On the iPad have have a very interesting synt app called MorhWiz and where he like to fiddle around with the other instruments he loves using MorphWiz.

This I believe is because the MorphWiz takes away some of the difficulties while still allowing for exploration. And there he actually plays stuff.

My point is. For your kids, the Ipad is like a linux system they can do everything they can think of with. They are not yet ready and cannot yet internalize the way you seem to think they internalize.

Again it's not my children, I am not in disagreement with your goals. But I think your kids could get even more out of this if you started from where they are not where you are.

<grin>, I do think we agree on the big picture, perhaps.

I completely agree with starting them where they are.

And yes, they do not yet know what a for loop is, or what a compiler is, or what it truly means to install something. But they do know sequencing of commands and cause and effect.

If a 2-year-old wants to pluck strings on a guitar, as ours has, then great! Maybe they will sing with their random music sometimes, and as a parent, that's beautiful. It is probably not teaching them actual skill in the technique of playing a guitar, but it's teaching them: 1) that "I can do this", 2) this thing make music, and 3) this is fun and merits more exploration.

I think I did meet them where they were at, and part of doing that was going ahead and installing a GUI for them now.
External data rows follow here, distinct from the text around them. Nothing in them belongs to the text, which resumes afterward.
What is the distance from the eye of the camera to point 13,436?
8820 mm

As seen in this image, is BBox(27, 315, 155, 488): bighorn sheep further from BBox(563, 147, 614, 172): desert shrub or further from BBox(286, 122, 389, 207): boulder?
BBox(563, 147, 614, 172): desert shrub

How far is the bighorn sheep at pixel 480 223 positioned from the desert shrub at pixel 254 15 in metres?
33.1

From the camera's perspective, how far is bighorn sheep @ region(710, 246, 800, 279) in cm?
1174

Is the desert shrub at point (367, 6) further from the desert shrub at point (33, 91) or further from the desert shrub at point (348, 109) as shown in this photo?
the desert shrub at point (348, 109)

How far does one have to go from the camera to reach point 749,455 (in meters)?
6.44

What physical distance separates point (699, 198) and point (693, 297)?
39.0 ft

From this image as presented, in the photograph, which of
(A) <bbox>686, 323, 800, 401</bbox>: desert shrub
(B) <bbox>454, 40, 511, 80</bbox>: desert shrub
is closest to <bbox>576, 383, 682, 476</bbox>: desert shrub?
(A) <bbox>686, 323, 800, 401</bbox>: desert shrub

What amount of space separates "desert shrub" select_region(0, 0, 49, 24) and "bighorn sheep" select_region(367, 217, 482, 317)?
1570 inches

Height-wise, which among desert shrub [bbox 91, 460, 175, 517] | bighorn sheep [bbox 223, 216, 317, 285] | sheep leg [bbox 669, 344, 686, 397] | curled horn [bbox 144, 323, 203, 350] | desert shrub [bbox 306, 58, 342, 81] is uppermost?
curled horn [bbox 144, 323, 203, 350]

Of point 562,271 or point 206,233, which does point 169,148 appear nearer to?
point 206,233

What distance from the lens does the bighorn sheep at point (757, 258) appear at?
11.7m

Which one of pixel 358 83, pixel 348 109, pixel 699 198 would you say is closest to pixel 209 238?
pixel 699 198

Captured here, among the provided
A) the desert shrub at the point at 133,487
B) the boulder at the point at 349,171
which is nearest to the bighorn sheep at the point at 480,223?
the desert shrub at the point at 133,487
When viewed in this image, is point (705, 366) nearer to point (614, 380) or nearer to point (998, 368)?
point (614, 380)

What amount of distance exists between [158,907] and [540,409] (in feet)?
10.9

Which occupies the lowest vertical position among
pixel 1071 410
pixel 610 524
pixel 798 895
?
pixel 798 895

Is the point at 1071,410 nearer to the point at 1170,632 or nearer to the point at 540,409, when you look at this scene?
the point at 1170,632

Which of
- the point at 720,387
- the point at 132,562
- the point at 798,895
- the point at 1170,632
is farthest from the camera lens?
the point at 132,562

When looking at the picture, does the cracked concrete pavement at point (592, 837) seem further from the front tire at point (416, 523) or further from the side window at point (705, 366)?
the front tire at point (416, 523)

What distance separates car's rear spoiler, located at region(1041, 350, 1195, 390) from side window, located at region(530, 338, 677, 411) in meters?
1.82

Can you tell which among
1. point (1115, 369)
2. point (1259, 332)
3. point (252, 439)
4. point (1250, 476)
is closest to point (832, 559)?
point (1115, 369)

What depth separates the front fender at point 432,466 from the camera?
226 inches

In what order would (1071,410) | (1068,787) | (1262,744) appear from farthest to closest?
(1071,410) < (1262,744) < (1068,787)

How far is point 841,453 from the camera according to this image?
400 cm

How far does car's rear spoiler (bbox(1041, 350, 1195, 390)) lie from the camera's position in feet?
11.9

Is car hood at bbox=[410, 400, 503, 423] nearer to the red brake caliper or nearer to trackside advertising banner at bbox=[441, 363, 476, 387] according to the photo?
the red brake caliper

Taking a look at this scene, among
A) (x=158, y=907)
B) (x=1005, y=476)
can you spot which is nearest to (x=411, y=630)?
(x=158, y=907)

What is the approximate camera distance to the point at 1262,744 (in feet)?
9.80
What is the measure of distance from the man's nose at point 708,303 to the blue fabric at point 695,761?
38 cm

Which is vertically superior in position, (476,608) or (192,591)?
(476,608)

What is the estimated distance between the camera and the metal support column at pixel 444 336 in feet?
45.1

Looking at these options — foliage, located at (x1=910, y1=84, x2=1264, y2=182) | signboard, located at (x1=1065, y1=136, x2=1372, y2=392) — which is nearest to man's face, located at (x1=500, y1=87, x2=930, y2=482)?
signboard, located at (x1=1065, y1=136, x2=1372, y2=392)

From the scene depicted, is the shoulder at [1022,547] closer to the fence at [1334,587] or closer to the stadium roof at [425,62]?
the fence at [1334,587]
There is no reason to believe that my excitement over a CLI when I was 5 was something unique to me. I think that many more children could do and enjoy it than are given the chance.

This goes both ways. The fact that my Mac "just works" means I can use it to make things and solve new problems, rather than spending all my time reinventing the sovled problem of a working desktop.

I've played with desktop Linux. The hours that went into to fighting Xorg or chasing WiFi drivers were perhaps educational, but definitely not productive. In the time it took me to get internet connectivity in Ubuntu on an old Dell, much less learn to stumble around vim, I could have made something new and useful with Twilio, Django, and TextMate on my Mac.

If I were a mechanic, I'd rather spend time fixing cars than fixing my tools.